Committee’s next goal is closing achievement gap
November 12, 2018

A new focus on closing achievement gaps and updates on minority hiring and discipline highlighted an Oct. 15 community meeting in Lewes.

Cape Superintendent Bob Fulton said the Community Minority Liaison Committee has been working throughout the year to improve minority staff hiring and discipline disparity.

“We’ve had some successes, and we’ll continue to improve,” Fulton said.

Fulton said all employees learned about hiring goals and student discipline at the district’s opening-day festivities. He said he met with all new staff members and will meet with all administrators individually throughout the fall to emphasize district goals.

“It’s not something we’re just presenting,” he said. “It’s something we’re presenting and talking about all the time, and making sure it’s a focal point in what we do.”

Fulton said changes in recruiting, including visiting more historically black colleges and universities, and changing dual-certification criteria, allowed the district to cast a wider net and hire more minority candidates. Of the 26 new teachers hired this school year, 10 are minorities, he said.

“We have 300 teachers, and if we increase our minority hiring by 5 or 10 a year, it will really help close the gap,” he said.

Love Creek Principal Lisa Morris outlined the district’s strategy to guide minority paraprofessionals toward certified teaching careers.

“Starting last year, we went through a list of people who might be interested in working in education full time,” she said, noting many candidates had former careers and other degrees, and needed only a path to certification. She said officials will meet again with interested paraprofessionals in November.

Assistant Superintendent Jenny Nauman said the district works with colleges to allow paraprofessionals to complete student teaching while working.

“It doesn’t make sense to have them student teach for 9 to 18 weeks and not get paid,” she said.

Fulton said administrators encourage middle school students to enter Cape High’s student pathway for educators. These aspiring educators also visit elementary students to encourage teaching as a career.

Fulton said the district is reviewing suspensions to make sure students are in school as much as possible. Overall, he said, the district has the second-lowest suspension rate for first-time student suspensions among Delaware schools.

“Any suspension is one more than we want,” he said. “We know African-American students are suspended at higher rates than our Caucasian students, and we need to do better with that as well.”

Nauman said restorative practices and trauma-informed care can help reduce suspensions by allowing students to correct inappropriate behavior and staff to find root causes of student misbehavior.

“Students can’t learn if they’re not in the classroom,” she said, noting a time-out or partial suspension may be considered instead of a full-day suspension.

Community Minority Liaison Committee member and retired educator Hattie Bull said these issues have been around for decades.

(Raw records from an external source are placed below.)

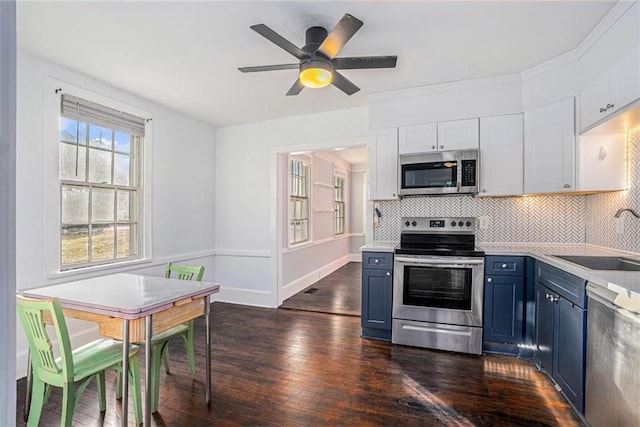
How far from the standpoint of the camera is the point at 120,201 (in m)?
3.49

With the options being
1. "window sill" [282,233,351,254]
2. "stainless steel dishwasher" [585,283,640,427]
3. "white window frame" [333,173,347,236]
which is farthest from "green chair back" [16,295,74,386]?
"white window frame" [333,173,347,236]

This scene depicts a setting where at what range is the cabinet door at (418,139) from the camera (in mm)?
3326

“You have stepped up the game, and we hope that this will continue because this issue is not recent,” she said. “It’s time for changes to be made for the benefit of the children.”

Bull said parental support is key to closing the educational achievement gap.

“As a committee, we are planning to go into communities and speak with parents,” she said. “We had hoped for a larger turnout tonight to stress the importance of getting actively involved in their children’s education.”  

Fulton said the district has connected with pre-K programs to help get young learners ready for school.

First State Community Action Agency Director Bernice Edwards said many children do not attend preschool because, even with Delaware’s Purchase of Care program, which helps eligible parents with daycare expenses, day care is too expensive.

“The Purchase of Care is too high, so the parent stays home,” she said. “Every home is not a two-parent household. There’s one struggling parent or grandparents raising kids. We have to work together to see a difference, but its not going to happen overnight. We will never close the gap until we work together as a team.”